Crawled caption data:
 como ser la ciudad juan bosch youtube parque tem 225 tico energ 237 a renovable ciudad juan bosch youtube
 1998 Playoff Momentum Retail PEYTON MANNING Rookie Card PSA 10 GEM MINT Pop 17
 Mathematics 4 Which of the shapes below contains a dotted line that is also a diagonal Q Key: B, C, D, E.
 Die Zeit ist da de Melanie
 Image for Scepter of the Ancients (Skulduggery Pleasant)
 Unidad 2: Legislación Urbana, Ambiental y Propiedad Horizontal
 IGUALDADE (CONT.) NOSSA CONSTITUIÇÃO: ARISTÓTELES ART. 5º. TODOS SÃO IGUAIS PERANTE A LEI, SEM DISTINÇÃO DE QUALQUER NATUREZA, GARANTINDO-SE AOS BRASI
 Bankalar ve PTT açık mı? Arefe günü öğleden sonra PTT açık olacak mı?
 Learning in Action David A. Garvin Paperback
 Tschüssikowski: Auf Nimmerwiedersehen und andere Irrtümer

---

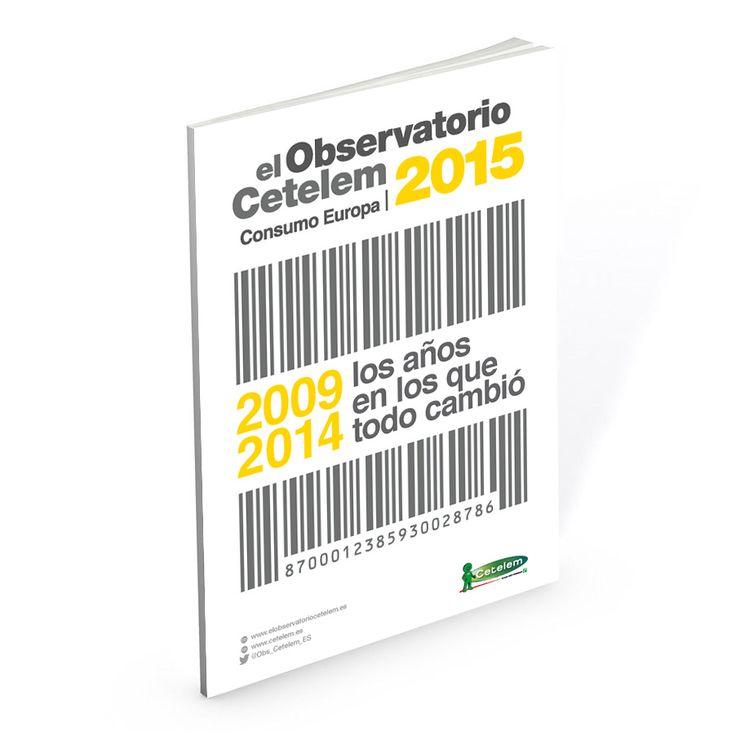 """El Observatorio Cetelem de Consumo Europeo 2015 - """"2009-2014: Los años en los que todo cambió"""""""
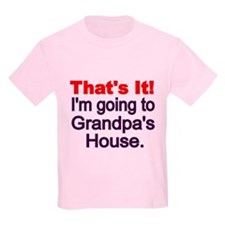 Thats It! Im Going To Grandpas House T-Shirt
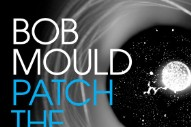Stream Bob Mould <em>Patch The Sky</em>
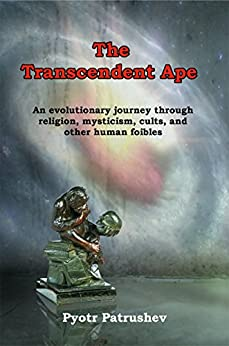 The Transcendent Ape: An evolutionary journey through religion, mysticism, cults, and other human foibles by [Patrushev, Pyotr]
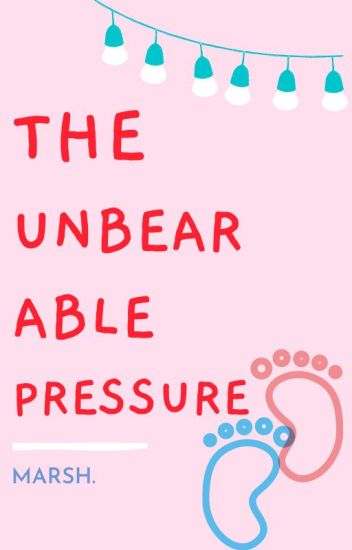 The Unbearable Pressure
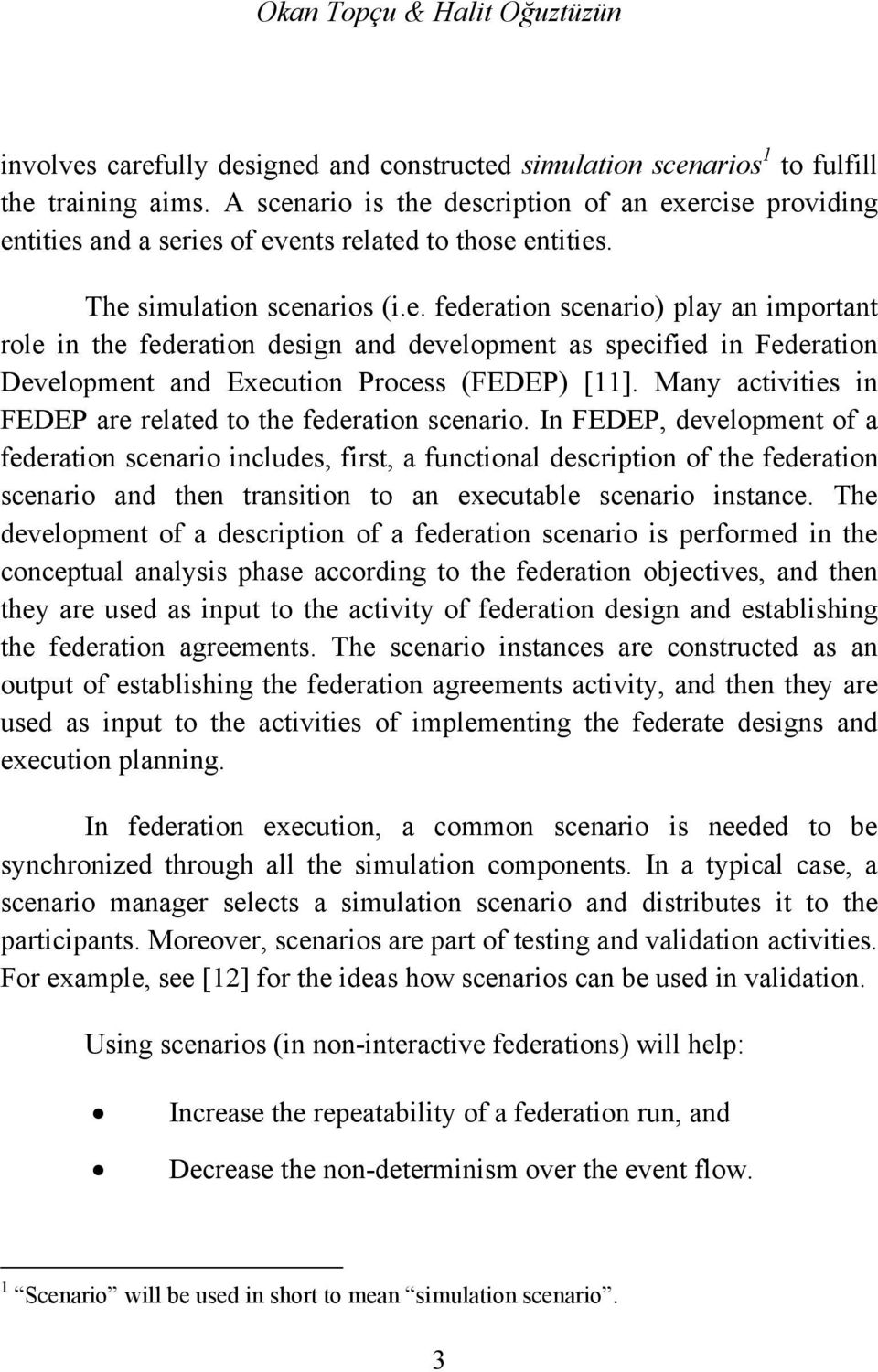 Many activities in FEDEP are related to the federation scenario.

==

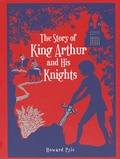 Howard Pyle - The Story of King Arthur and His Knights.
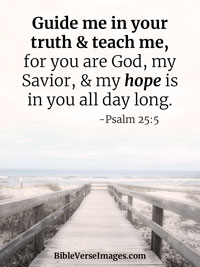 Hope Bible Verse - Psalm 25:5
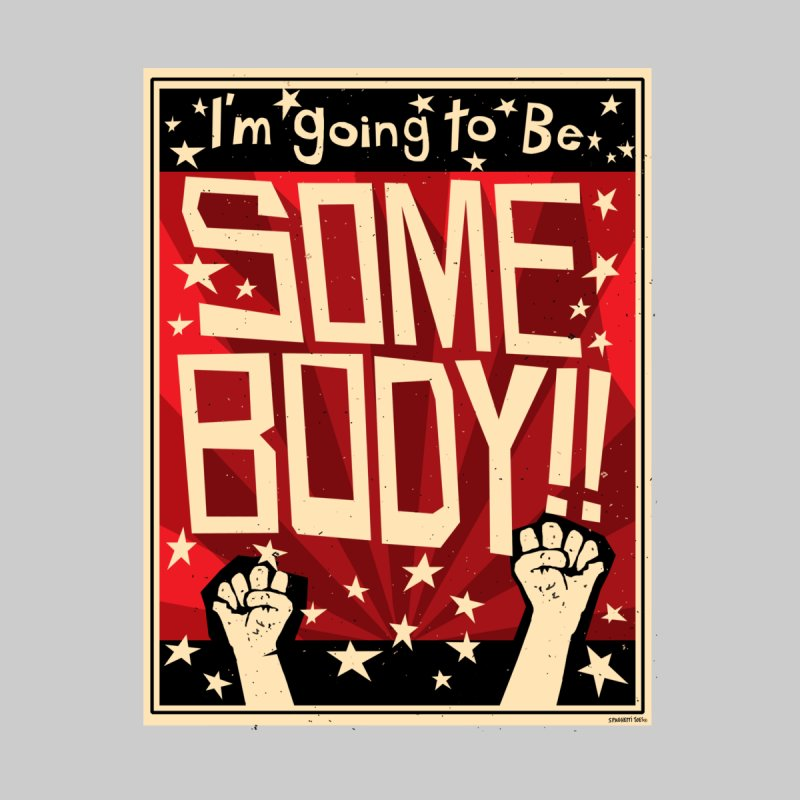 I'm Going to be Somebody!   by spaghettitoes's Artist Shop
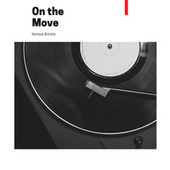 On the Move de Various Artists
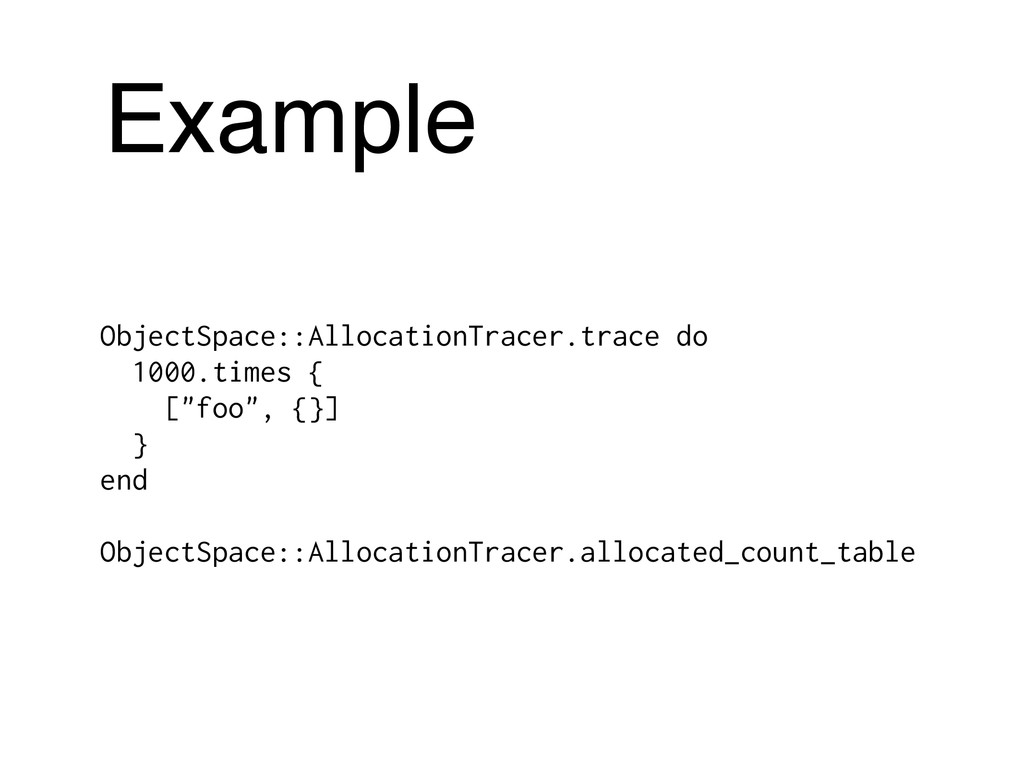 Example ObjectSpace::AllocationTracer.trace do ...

> [YOUR GOAL] Please, from the entries above, set down exactly the lines from the one containing "Mathematics 4 Which" through the one containing "Unidad 2: Legislación", and only those.

> [OUTPUT FOR THIS TASK]
 Mathematics 4 Which of the shapes below contains a dotted line that is also a diagonal Q Key: B, C, D, E.
 Die Zeit ist da de Melanie
 Image for Scepter of the Ancients (Skulduggery Pleasant)
 Unidad 2: Legislación Urbana, Ambiental y Propiedad Horizontal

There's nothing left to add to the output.